On a essentiellement retenu et dénoncé dans  l’accord Verts/PS, deux mesures dangereuses et inacceptables :

-          la fermeture rapide de 24 réacteurs nucléaires, conduisant à la remise en cause de l’industrie nucléaire française avec ses conséquences négatives sur l’emploi,  sur le prix de l’électricité et  sur notre  indépendance énergétique ;

-          l’abandon de notre droit de veto à l’ONU

 

Dans la réalité l’accord est encore beaucoup plus grave que ça, car à ces deux mesures irresponsables et  coûteuses s’en ajoutent d’autres tout aussi dangereuses dont on a peu parlé.

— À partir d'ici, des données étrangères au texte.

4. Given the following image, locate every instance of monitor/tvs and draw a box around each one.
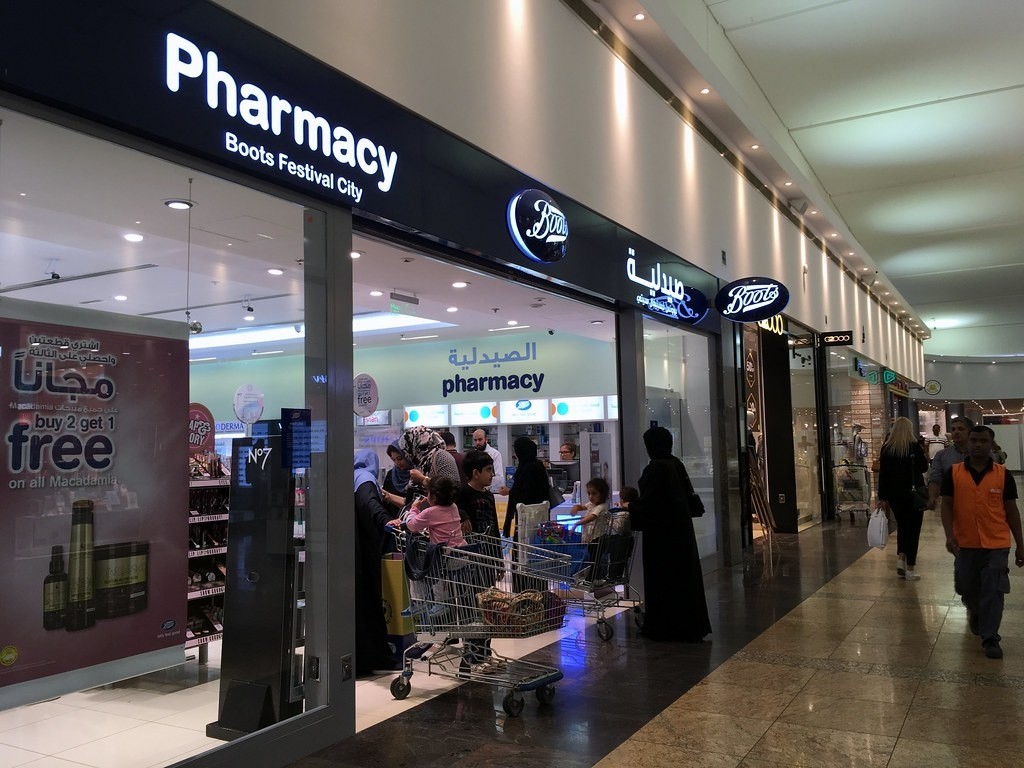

-          Retour complet aux 35 heures, avec toutes leurs conséquences en terme de perte de compétitivité des entreprises et de perte de pouvoir d’achat pour les salariés. Cela se traduit, dans l’accord, par la suppression des limitations des effets négatifs des 35 heures : fin de la défiscalisation des heures supplémentaires (les salariés en feront moins, et  leurs gains, diminués, seront soumis à impôts ;  la production des entreprises ralentira) ; remise en cause du travail du dimanche qui sera fortement limité dans un nombre accru de localités (perte de revenus pour les salariés qui en bénéficient aujourd’hui, baisse de la consommation et donc de la production et de la croissance).

-          Retour à la retraite à 60 ans, à taux plein !  pour un nombre mal défini, mais important de « bénéficiaires »… le candidat PS, pris entre ses promesses et le coût que cela représenterait  est toujours aussi confus sur ce point.

-          Augmentation des dépenses publiques : fin de la politique de  diminution du nombre de fonctionnaires et embauches nouvelles, abandon de la réforme de l’administration (RGPP), remise en cause de la nouvelle carte judiciaire, fin des franchises médicales et du forfait d’1 Euro, prise en charge par la seule Sécurité sociale des énormes coûts de la dépendance ( !).

-          Politique inconsidérée du logement avec un strict encadrement des loyers, qui conduira à une pénurie d’investissement dans l’immobilier,  et dans le même temps la « promesse » de construire 500.000 logements par an !  (dont 150.000 sociaux), une « suspension » des expulsions de locataires, mauvais payeurs mais de bonne foi ! 

-          Retour du laxisme : abrogation de plusieurs lois récemment votées sur la sécurité…accroissement des régularisations de sans-papiers…droit de vote et d’éligibilité aux élections locales, pour les étrangers installés en France depuis à peine…5 ans !

 

Si on ajoute à cet impressionnant catalogue les autres « promesses » coûteuses du candidat socialiste telles que : l’embauche de 60.000 enseignants,  les 300.000 emplois publics envisagés pour les jeunes,  le contrat de génération…on mesure la dangerosité et  l’irréalisme de ce programme.

 

On ne peut  croire que les Français seraient assez naïfs et  inconséquents pour apporter leurs suffrages à un candidat aussi irresponsable !

 

Marc d’Héré

Appuyé sur un article d’Anne Rovan dans Le Figaro du 26 novembre.